Top of DATA SECTION

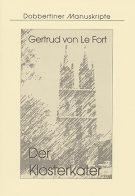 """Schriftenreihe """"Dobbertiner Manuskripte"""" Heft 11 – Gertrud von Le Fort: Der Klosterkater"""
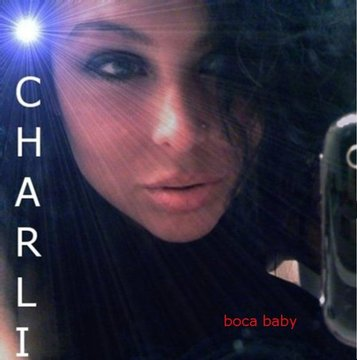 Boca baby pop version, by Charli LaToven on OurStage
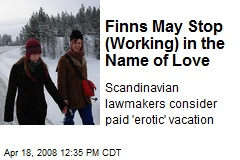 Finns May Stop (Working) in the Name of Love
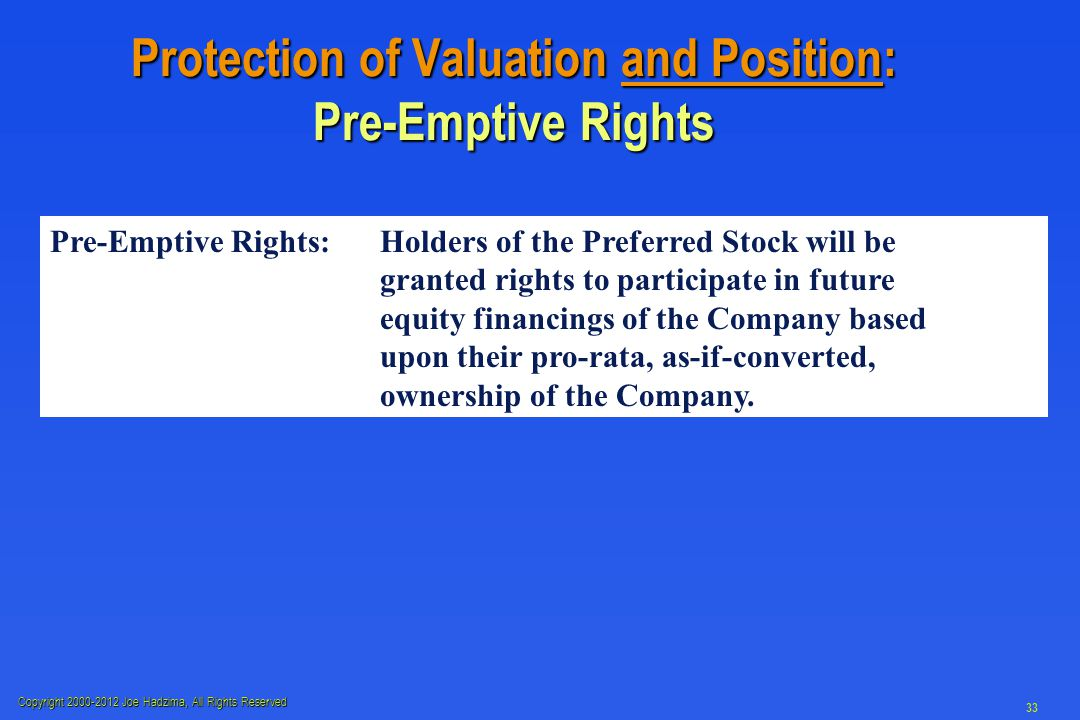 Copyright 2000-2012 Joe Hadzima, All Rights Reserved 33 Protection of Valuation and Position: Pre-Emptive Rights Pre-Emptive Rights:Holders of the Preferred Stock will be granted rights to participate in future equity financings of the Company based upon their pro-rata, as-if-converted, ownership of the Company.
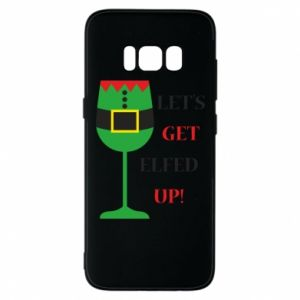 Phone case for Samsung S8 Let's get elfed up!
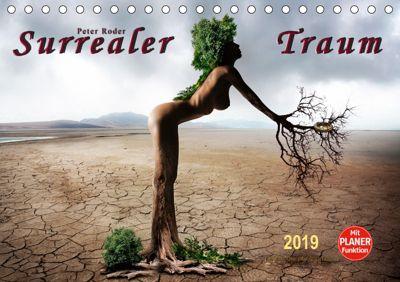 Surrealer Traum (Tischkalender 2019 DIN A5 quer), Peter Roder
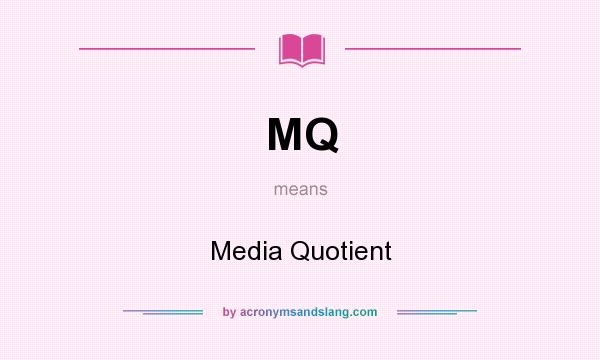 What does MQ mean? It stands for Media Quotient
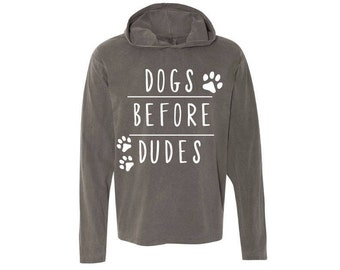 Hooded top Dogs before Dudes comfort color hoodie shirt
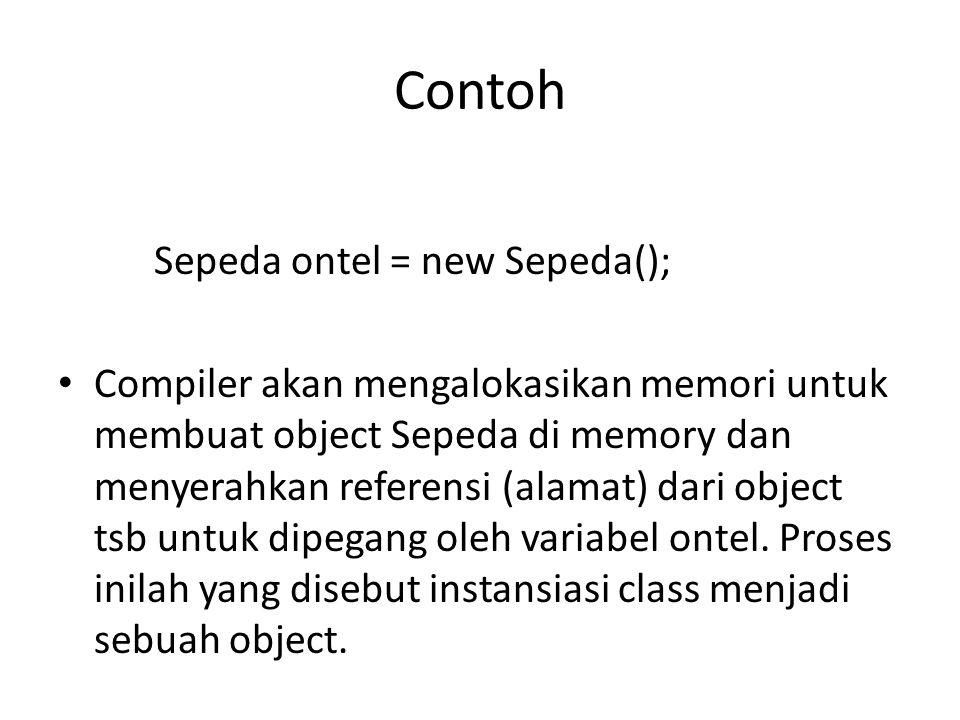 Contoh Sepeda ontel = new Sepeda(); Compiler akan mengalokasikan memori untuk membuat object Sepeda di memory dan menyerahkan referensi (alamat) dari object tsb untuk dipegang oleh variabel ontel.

Bottom of DATA SECTION

**EXERCISE DIRECTIONS**: Only the lines from the one that holds "Surrealer Traum (Tischkalender" through the end of the records above should be printed again, exactly as they are. Leave out the pictures.

**SOLUTION TO THIS EXERCISE**:
 Surrealer Traum (Tischkalender 2019 DIN A5 quer), Peter Roder
 What does MQ mean? It stands for Media Quotient
 Hooded top Dogs before Dudes comfort color hoodie shirt
 Contoh Sepeda ontel = new Sepeda(); Compiler akan mengalokasikan memori untuk membuat object Sepeda di memory dan menyerahkan referensi (alamat) dari object tsb untuk dipegang oleh variabel ontel.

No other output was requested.